我想使用datatable的frank函数按id排列日期列.但是,我的排名似乎只考虑了日期列而不是与之对应的id.我还收到其中6个我不确定的警告:
1 ..... 6:In [.data.table(dups ,, :=(rank,frank(dups,date,ties.method ="average")),:RHS 1长度为10(大于第6组的大小(1))最后9个元素将被丢弃.

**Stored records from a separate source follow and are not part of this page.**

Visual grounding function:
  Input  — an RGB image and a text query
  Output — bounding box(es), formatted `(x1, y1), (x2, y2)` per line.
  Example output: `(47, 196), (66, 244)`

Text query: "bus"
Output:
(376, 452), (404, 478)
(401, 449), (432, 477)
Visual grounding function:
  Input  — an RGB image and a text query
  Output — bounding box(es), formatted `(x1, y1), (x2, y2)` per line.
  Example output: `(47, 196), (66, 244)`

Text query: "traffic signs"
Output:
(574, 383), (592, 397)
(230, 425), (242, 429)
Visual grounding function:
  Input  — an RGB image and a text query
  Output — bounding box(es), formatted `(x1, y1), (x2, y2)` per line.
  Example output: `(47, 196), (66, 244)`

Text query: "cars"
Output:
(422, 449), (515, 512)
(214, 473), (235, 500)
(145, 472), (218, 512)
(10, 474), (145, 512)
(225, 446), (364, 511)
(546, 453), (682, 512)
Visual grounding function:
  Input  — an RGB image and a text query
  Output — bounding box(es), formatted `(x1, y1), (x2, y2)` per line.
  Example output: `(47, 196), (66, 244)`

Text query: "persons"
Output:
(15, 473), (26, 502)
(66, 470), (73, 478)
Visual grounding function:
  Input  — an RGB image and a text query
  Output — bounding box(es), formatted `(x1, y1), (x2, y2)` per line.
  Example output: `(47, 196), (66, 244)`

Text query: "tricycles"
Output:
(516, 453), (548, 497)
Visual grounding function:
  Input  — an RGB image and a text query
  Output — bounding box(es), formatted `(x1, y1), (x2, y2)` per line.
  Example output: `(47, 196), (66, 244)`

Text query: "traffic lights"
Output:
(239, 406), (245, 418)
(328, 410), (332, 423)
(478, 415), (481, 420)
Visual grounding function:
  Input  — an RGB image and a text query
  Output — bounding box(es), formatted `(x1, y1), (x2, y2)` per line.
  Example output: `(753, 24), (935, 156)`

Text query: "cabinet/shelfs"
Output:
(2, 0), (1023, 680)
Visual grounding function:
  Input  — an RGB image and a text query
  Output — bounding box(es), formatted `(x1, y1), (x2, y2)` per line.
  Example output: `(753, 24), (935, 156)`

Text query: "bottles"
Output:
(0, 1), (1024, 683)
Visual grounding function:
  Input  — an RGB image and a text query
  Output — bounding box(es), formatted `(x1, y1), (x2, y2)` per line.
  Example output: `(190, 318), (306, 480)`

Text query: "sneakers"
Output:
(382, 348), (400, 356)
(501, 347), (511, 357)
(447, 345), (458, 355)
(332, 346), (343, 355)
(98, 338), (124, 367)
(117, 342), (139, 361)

dups <- data.table (id = c('11', '11', '11', '22','22',
'88', '99','44','44', '55'),
date = mdy(c("1-01-2016", "1-02-2016", "1-02-2016","2-01-2016",
"2-02-2016")))
so.sample <- dups[, rank := frank(dups, date, ties.method = "average"), by = id]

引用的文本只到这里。